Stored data

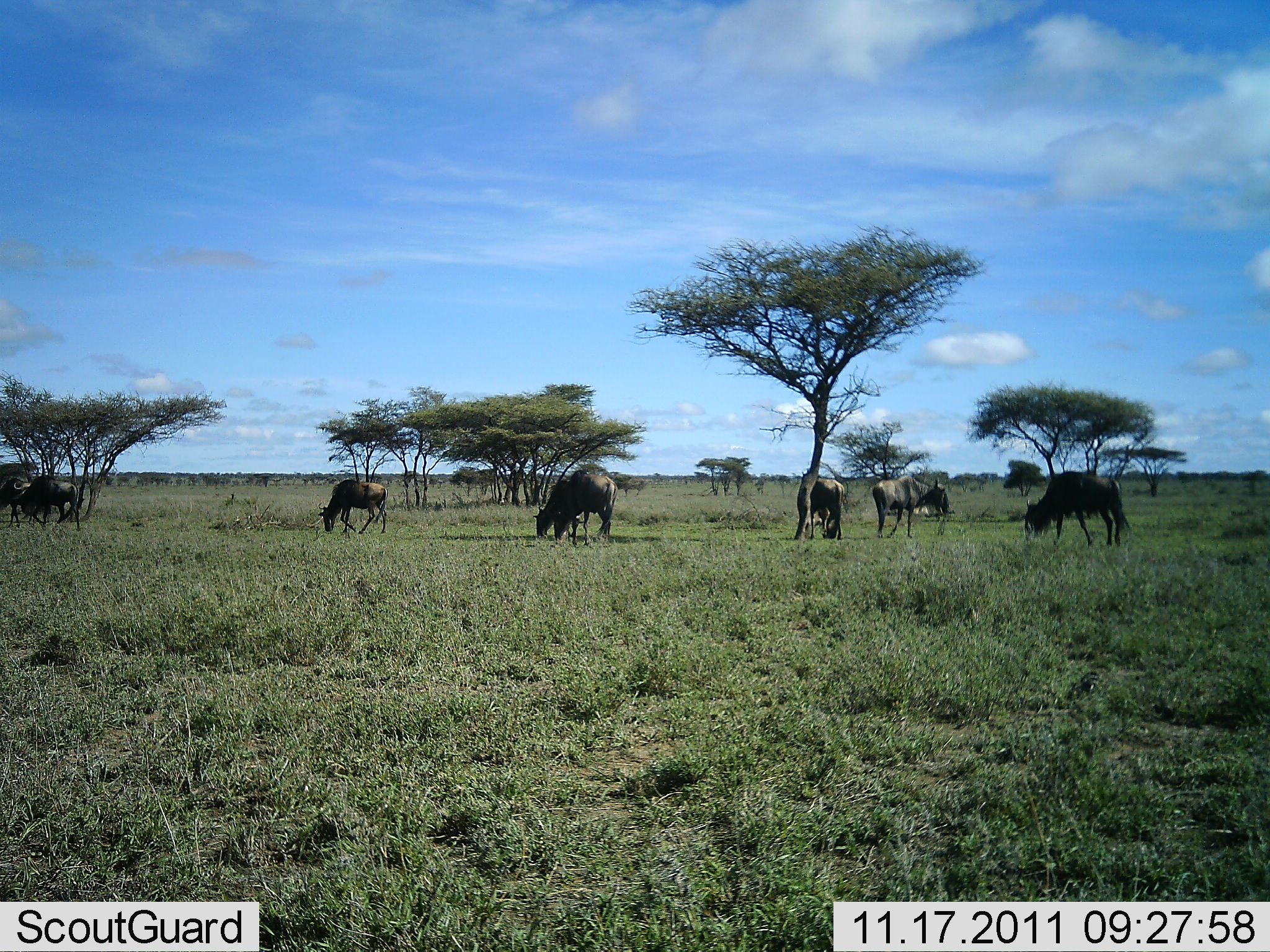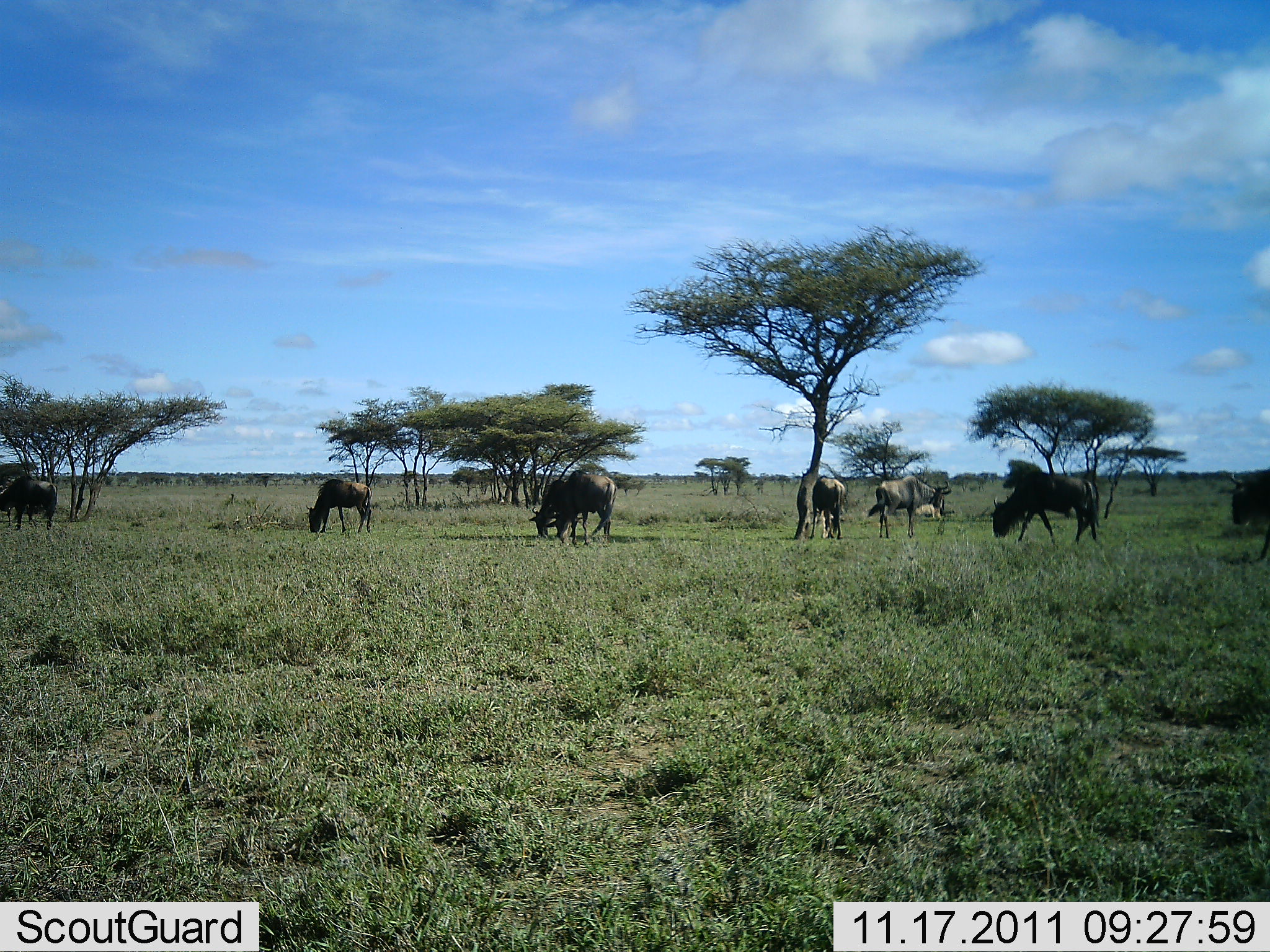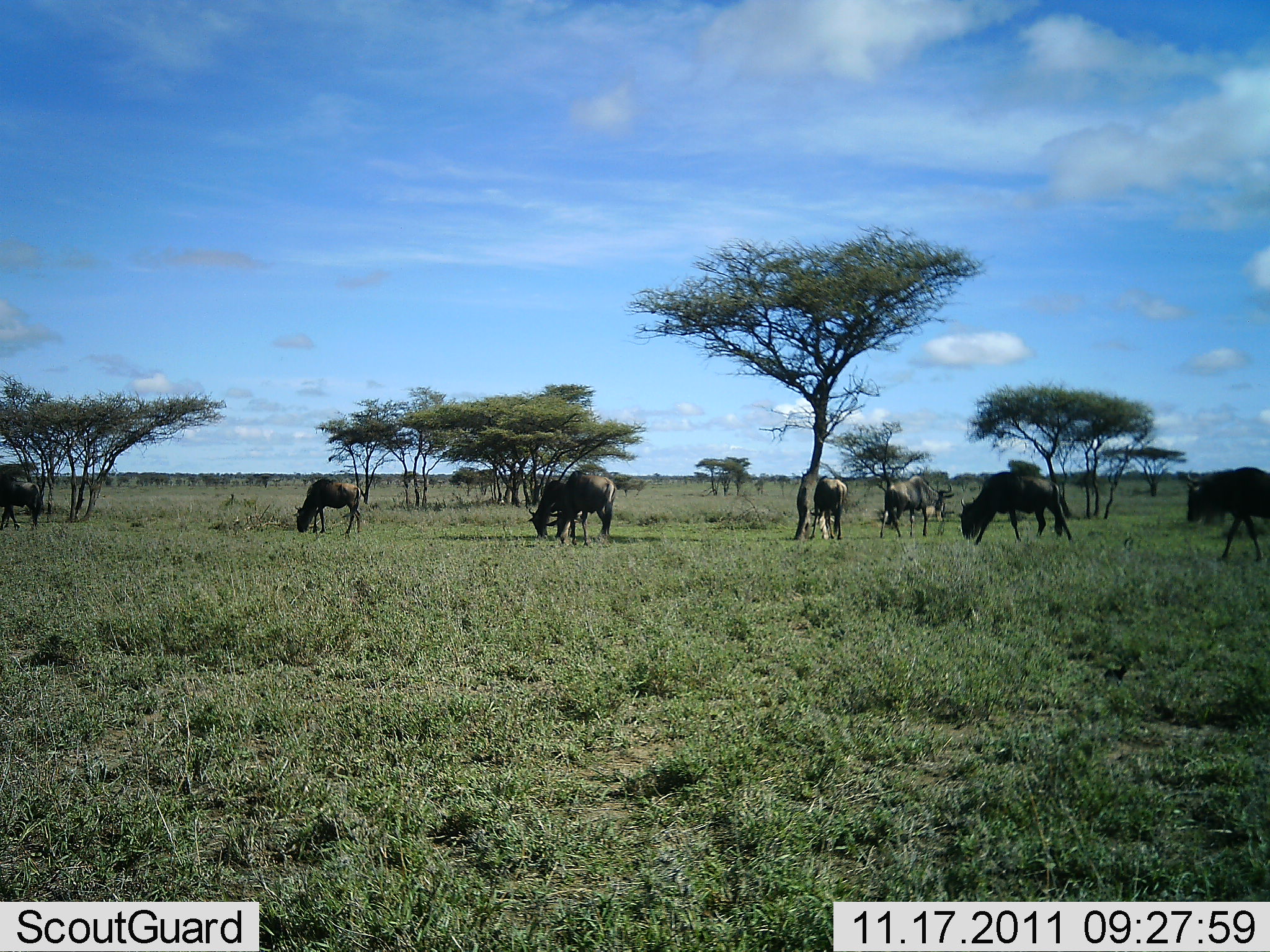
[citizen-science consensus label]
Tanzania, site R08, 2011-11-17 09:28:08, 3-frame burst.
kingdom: Animalia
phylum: Chordata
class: Mammalia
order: Artiodactyla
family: Bovidae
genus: Connochaetes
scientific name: Connochaetes taurinus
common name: blue wildebeest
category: wildebeest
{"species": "wildebeest (blue wildebeest) (Connochaetes taurinus)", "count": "8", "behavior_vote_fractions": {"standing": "29%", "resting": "7%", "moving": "57%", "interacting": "7%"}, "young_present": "0%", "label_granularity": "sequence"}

§ DESCRIPTION OF THE TASK:
The data above, line by line: transcribe it exactly and drop the pictures.

§ TASK RESPONSE:
[citizen-science consensus label]
Tanzania, site R08, 2011-11-17 09:28:08, 3-frame burst.
kingdom: Animalia
phylum: Chordata
class: Mammalia
order: Artiodactyla
family: Bovidae
genus: Connochaetes
scientific name: Connochaetes taurinus
common name: blue wildebeest
category: wildebeest
{"species": "wildebeest (blue wildebeest) (Connochaetes taurinus)", "count": "8", "behavior_vote_fractions": {"standing": "29%", "resting": "7%", "moving": "57%", "interacting": "7%"}, "young_present": "0%", "label_granularity": "sequence"}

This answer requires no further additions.